Handling the Challenges of Small-Scale Labeled Data and Class Imbalances in Classifying the N and K Statuses of Rubber Leaves Using Hyperspectroscopy Techniques

  • Wenfeng Hu,
  • Weihao Tang,
  • Chuang Li,
  • Jinjing Wu,
  • Hong Liu,
  • Chao Wang,
  • Xiaochuan Luo,
  • Rongnian Tang

DOI
https://doi.org/10.34133/plantphenomics.0154
Journal volume & issue
Vol. 6

Abstract

Read online

The nutritional status of rubber trees (Hevea brasiliensis) is inseparable from the production of natural rubber. Nitrogen (N) and potassium (K) levels in rubber leaves are 2 crucial criteria that reflect the nutritional status of the rubber tree.

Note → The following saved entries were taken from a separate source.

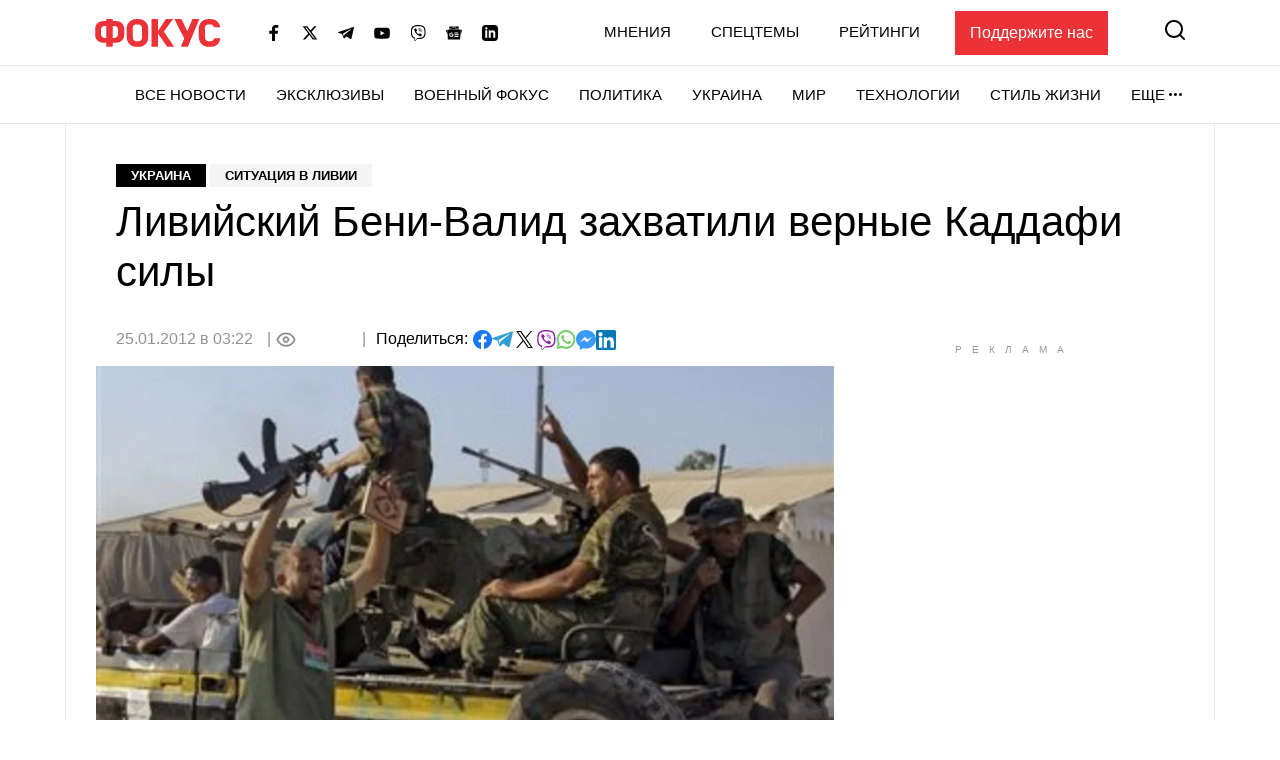

--- FILE ---
content_type: text/html; charset=utf-8
request_url: https://www.google.com/recaptcha/api2/aframe
body_size: 264
content:
<!DOCTYPE HTML><html><head><meta http-equiv="content-type" content="text/html; charset=UTF-8"></head><body><script nonce="tVoPZWfEtDdhChpiPqce2g">/** Anti-fraud and anti-abuse applications only. See google.com/recaptcha */ try{var clients={'sodar':'https://pagead2.googlesyndication.com/pagead/sodar?'};window.addEventListener("message",function(a){try{if(a.source===window.parent){var b=JSON.parse(a.data);var c=clients[b['id']];if(c){var d=document.createElement('img');d.src=c+b['params']+'&rc='+(localStorage.getItem("rc::a")?sessionStorage.getItem("rc::b"):"");window.document.body.appendChild(d);sessionStorage.setItem("rc::e",parseInt(sessionStorage.getItem("rc::e")||0)+1);localStorage.setItem("rc::h",'1768977644172');}}}catch(b){}});window.parent.postMessage("_grecaptcha_ready", "*");}catch(b){}</script></body></html>

--- FILE ---
content_type: application/javascript; charset=utf-8
request_url: https://fundingchoicesmessages.google.com/f/AGSKWxXVoDnORfVcSNBLEQZSnAjDApMLl0LNyD27Pms3rNF_u-J_wny2YxAY6S9IY4akxuY5UQXmKIsZDhXonkqCFHE2OmHqmt-ryEBMXQZCCST2VI_whmOvGPzcHvdrlLjHARa7To9eqdcwQlwo6JHV0tMPzMxhHBCQ-0V-UNjhbM7DGPXjgzIxn7phbNIv/_.ad.page./ad/multfusion./ico-ad-/frequencyads./ad/blog_
body_size: -1288
content:
window['4ac653e8-ca04-40e7-ba54-b1393a512f13'] = true;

Advanced hyperspectral technology can evaluate N and K statuses in leaves rapidly. However, high bias and uncertain results will be generated when using a small size and imbalance dataset to train a spectral estimaion model. A typical solution of laborious long-term nutrient stress and high-intensive data collection deviates from rapid and flexible advantages of hyperspectral tech. Therefore, a less intensive and streamlined method, remining information from hyperspectral image data, was assessed. From this new perspective, a semisupervised learning (SSL) method and resampling techniques were employed for generating pseudo-labeling data and class rebalancing. Subsequently, a 5-classification spectral model of the N and K statuses of rubber leaves was established. The SSL model based on random forest classifiers and mean sampling techniques yielded optimal classification results both on imbalance/balance dataset (weighted average precision 67.8/78.6%, macro averaged precision 61.2/74.4%, and weighted recall 65.7/78.5% for the N status). All data and code could be viewed on the:Github https://github.com/WeehowTang/SSL-rebalancingtest. Ultimately, we proposed an efficient way to rapidly and accurately monitor the N and K levels in rubber leaves, especially in the scenario of small annotation and imbalance categories ratios.